Virtualization Technology News and Information
DataCore Software 2020 Predictions: Primary/Secondary Storage Will Increasingly Become "Shades of Gray" and More Predictions for the Storage Industry

VMblog Predictions 2020 

Industry executives and experts share their predictions for 2020.  Read them in this 12th annual series exclusive.

By Gerardo A. Dada, CMO, DataCore Software

Primary/Secondary Storage Will Increasingly Become "Shades of Gray"

For decades, the industry has had discrete storage systems for frequently-accessed data that requires high performance and for infrequently used data that requires lower-cost storage options- often from different vendors. For most organizations, this results in higher management overhead, difficulties migrating data on a regular basis, significant inefficiencies, and higher cost. The separation is really a reflection of a hardware-centric view of storage systems: many simply think of them as tape, AFAs, JBODs, or other terms that describe the type of media used by the system. 

Today, software-defined storage (SDS) allows IT to break its thinking away from hardware. An SDS system can abstract multiple types of storage, vendors, protocols, and network interfaces so storage is just storage. As data becomes increasingly dynamic and the relative proportion of hot, warm, and cooler data changes over time, the temperatures/tier classifications will eventually become "shades of gray," negating the need to have separate primary and secondary storage systems.

Additionally, a common belief is that you need to migrate from one storage platform to another such as file to object; many are now starting to realize that these are just artificial constructs for how to interface with the data, and an ideal system should be able to handle both without compromise.

An intelligent software-defined system makes intelligent decisions on each piece of data, placing it in the tier it belongs given its performance and cost requirements, and optimizes performance, utilization, and cost dynamically.

AI-Driven Analytics Will Drive Intelligent Data Placement

Artificial intelligence (AI) will be increasingly used to make intelligent decisions about data placement. Based on information such as telemetry data and metadata, these AI-driven solutions will be able to determine where data should be stored and how much performance to give it. This will also help offload the administrative and manual activities associated with data placement and result in better capacity planning.

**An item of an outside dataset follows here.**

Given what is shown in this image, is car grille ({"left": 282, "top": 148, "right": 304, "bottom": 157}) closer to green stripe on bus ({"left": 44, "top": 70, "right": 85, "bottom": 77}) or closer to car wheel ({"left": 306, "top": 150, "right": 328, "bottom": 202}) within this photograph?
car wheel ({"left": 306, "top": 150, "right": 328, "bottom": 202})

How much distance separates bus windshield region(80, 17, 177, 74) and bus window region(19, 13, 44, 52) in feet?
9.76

The technology will be used to effectively detect data temperature gradients and automatically move it to the right bucket. For example, automated storage tiering techniques will migrate data in the background across arrays and even into the cloud-using not only access frequency in choosing whether high-performance storage or lower-cost archival storage is appropriate, but also to determine when is the right time to migrate between them based on urgency, resiliency, aging and location. This will accelerate enterprises saving both time and money.

Increased Exploitation of Metadata

Metadata-driven data management of unstructured content will prove to be a disruptive storage technology in 2020. Metadata is the tool to make IT smarter about data. Up to now, it has been limited to object storage systems for the most part, and has been tied to the data itself in most cases.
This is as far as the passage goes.